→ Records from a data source
* * * * * * *
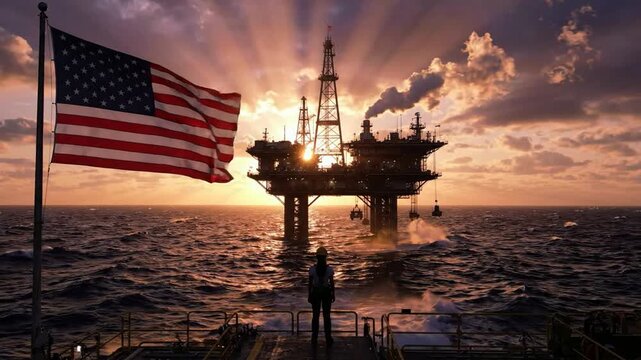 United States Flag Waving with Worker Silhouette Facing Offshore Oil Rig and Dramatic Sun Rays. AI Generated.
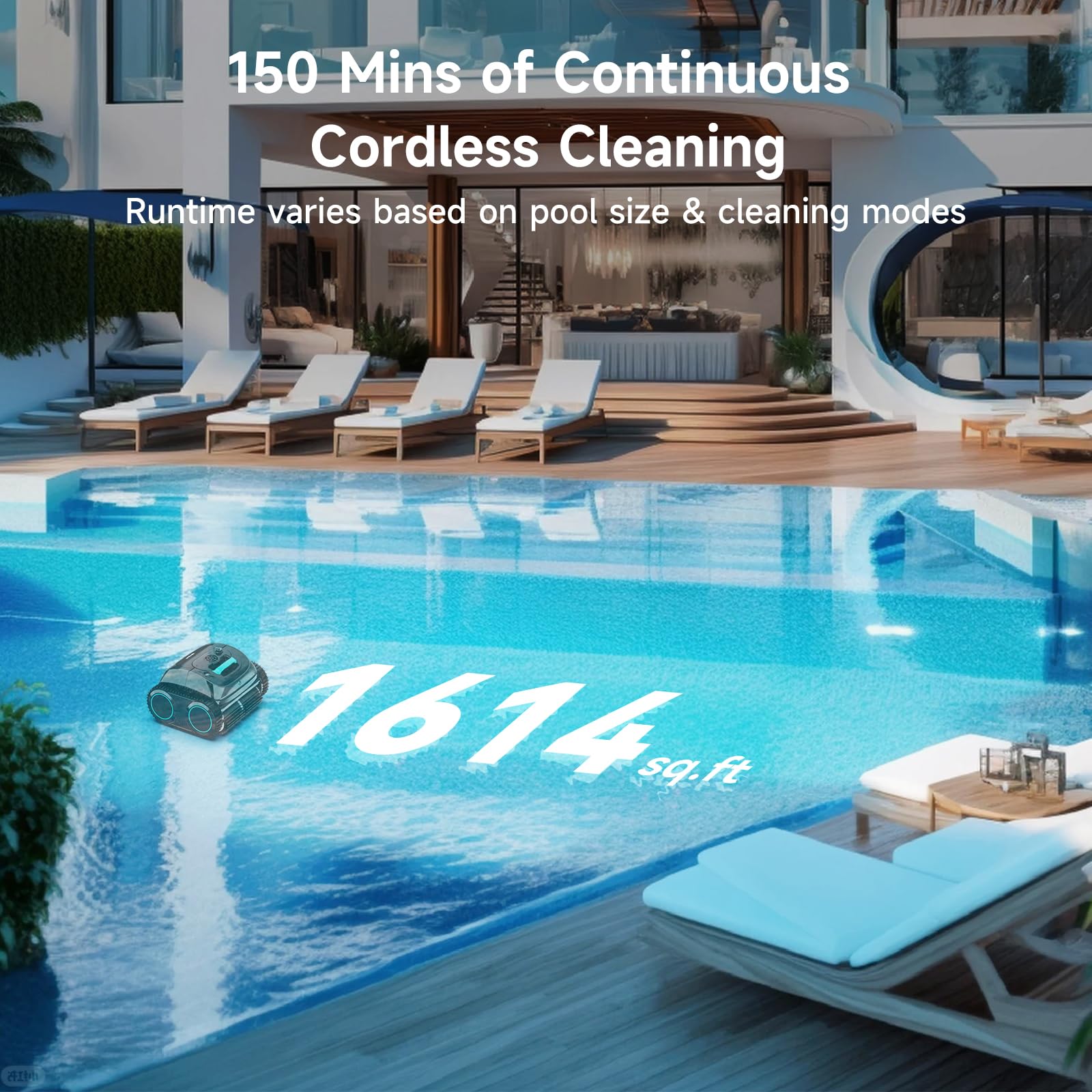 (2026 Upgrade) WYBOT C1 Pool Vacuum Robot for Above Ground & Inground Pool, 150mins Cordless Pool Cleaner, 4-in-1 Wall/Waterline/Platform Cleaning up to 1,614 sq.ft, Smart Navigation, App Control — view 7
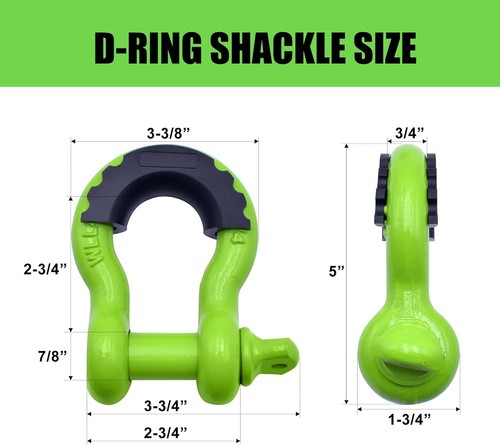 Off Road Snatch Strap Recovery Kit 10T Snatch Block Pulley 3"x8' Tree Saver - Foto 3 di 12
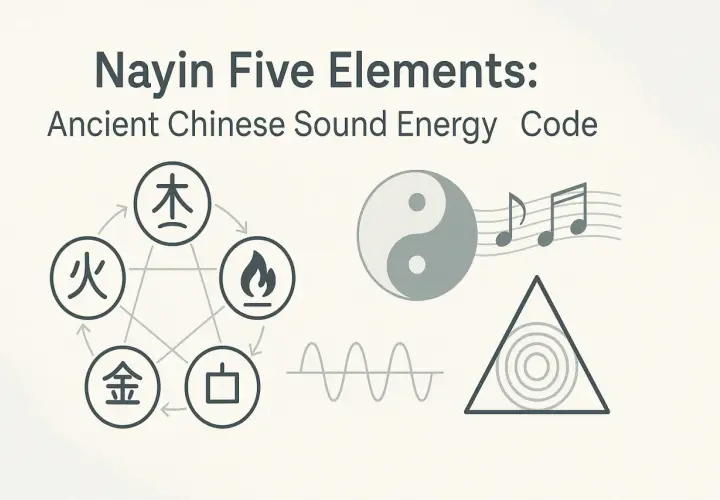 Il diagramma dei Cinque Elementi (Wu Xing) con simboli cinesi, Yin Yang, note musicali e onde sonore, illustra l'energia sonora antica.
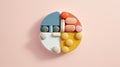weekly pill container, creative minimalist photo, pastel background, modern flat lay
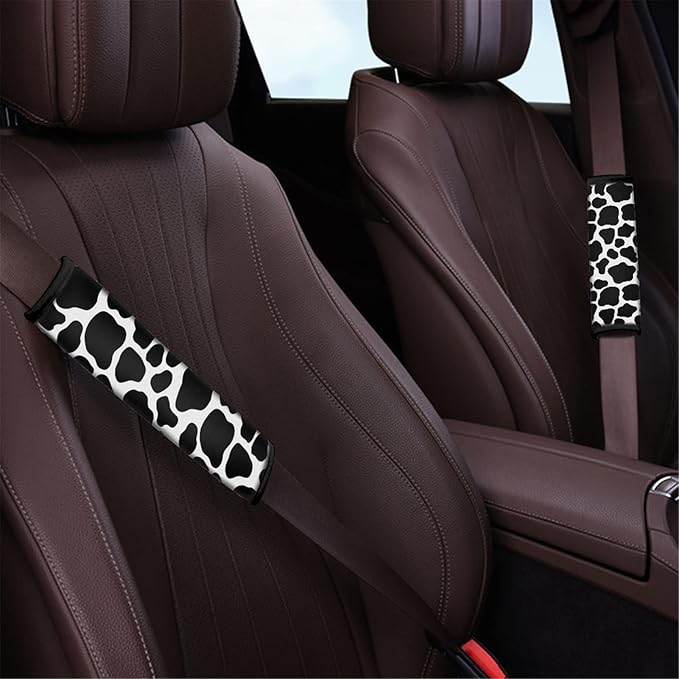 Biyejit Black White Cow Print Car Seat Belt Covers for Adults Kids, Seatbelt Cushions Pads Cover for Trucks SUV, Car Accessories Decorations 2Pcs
* * * * * * *
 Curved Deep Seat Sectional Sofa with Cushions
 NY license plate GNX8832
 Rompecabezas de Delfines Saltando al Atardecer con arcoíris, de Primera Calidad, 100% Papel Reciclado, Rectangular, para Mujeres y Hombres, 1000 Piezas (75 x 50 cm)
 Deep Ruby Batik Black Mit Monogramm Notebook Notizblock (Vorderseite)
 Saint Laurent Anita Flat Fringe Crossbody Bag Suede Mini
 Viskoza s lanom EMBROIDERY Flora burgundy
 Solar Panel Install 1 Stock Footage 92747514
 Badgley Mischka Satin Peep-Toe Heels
* * * * * * *
→ Request
Copy everything in the listing from the line containing "Curved Deep Seat" down to the line containing "Solar Panel Install 1 Stock Footage 92747514", including both of those lines.

→ Problem solution
 Curved Deep Seat Sectional Sofa with Cushions
 NY license plate GNX8832
 Rompecabezas de Delfines Saltando al Atardecer con arcoíris, de Primera Calidad, 100% Papel Reciclado, Rectangular, para Mujeres y Hombres, 1000 Piezas (75 x 50 cm)
 Deep Ruby Batik Black Mit Monogramm Notebook Notizblock (Vorderseite)
 Saint Laurent Anita Flat Fringe Crossbody Bag Suede Mini
 Viskoza s lanom EMBROIDERY Flora burgundy
 Solar Panel Install 1 Stock Footage 92747514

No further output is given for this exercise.